Section 12.5. Binding Effect; Assignment; No Third Party Benefit. This Agreement shall be binding upon and inure to the benefit of the parties hereto and their respective heirs, legal representatives, successors, and permitted assigns. Except as otherwise expressly provided in this Agreement, neither this Agreement nor any of the rights, interests, or obligations hereunder shall be assigned by any of the parties hereto without the prior written consent of the other parties. Except as provided in Section 8.4 and Article XI, nothing in this Agreement, express or implied, is intended to or shall confer upon any Person other than the parties hereto, and their respective heirs, legal representatives, successors, and permitted assigns, any rights, benefits, or remedies of any nature whatsoever under or by reason of this Agreement.
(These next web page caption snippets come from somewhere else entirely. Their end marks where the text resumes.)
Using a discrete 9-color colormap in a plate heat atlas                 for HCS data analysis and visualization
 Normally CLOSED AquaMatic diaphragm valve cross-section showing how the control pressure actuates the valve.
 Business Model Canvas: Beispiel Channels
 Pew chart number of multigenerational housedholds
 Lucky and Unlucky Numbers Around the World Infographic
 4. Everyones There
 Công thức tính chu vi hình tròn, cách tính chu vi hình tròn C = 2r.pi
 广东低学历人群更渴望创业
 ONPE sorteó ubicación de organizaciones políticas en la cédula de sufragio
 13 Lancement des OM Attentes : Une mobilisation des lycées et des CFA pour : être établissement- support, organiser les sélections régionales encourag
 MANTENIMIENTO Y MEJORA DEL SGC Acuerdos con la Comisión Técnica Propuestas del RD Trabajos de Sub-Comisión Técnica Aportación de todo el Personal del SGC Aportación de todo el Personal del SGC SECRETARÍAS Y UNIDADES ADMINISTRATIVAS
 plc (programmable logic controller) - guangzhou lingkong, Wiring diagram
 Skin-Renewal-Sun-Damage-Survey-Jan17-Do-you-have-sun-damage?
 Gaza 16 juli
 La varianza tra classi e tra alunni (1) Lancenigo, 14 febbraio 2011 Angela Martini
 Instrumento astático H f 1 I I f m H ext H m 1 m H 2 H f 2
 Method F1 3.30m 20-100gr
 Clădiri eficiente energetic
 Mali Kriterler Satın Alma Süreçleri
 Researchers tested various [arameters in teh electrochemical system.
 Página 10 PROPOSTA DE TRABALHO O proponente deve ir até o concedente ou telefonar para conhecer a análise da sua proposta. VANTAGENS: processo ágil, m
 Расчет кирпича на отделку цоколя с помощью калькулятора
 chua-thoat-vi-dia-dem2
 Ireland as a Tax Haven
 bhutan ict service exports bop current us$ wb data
Section 12.6. Severability. If any provision of this Agreement is held to be unenforceable, this Agreement shall be considered divisible and such provision shall be deemed inoperative to the extent it is deemed unenforceable, and in all other respects this Agreement shall remain in full force and effect; provided, however, that if any such provision may be made enforceable by limitation thereof, then such provision shall be deemed to be so limited and shall be enforceable to the maximum extent permitted by Applicable Law.
Section 12.7. GOVERNING LAW. THIS AGREEMENT SHALL BE GOVERNED BY AND CONSTRUED AND ENFORCED IN ACCORDANCE WITH THE INTERNAL LAWS OF THE STATE OF LOUISIANA, WITHOUT REGARD TO THE PRINCIPLES OF CONFLICTS OF LAWS THEREOF.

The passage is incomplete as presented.